INFORMATION PROVIDED:
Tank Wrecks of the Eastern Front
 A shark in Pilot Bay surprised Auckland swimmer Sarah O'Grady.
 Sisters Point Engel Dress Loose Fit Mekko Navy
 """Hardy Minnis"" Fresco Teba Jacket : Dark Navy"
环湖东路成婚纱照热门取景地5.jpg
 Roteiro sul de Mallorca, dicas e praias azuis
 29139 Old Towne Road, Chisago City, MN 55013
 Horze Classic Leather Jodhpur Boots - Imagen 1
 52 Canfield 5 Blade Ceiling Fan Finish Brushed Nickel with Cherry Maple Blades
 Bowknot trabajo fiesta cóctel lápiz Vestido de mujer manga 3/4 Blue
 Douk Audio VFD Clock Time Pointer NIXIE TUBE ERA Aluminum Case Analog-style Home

REQUIRED ACTION: All of the material above should be reproduced exactly.

ANSWER FOR THE TASK:
Tank Wrecks of the Eastern Front
 A shark in Pilot Bay surprised Auckland swimmer Sarah O'Grady.
 Sisters Point Engel Dress Loose Fit Mekko Navy
 """Hardy Minnis"" Fresco Teba Jacket : Dark Navy"
环湖东路成婚纱照热门取景地5.jpg
 Roteiro sul de Mallorca, dicas e praias azuis
 29139 Old Towne Road, Chisago City, MN 55013
 Horze Classic Leather Jodhpur Boots - Imagen 1
 52 Canfield 5 Blade Ceiling Fan Finish Brushed Nickel with Cherry Maple Blades
 Bowknot trabajo fiesta cóctel lápiz Vestido de mujer manga 3/4 Blue
 Douk Audio VFD Clock Time Pointer NIXIE TUBE ERA Aluminum Case Analog-style Home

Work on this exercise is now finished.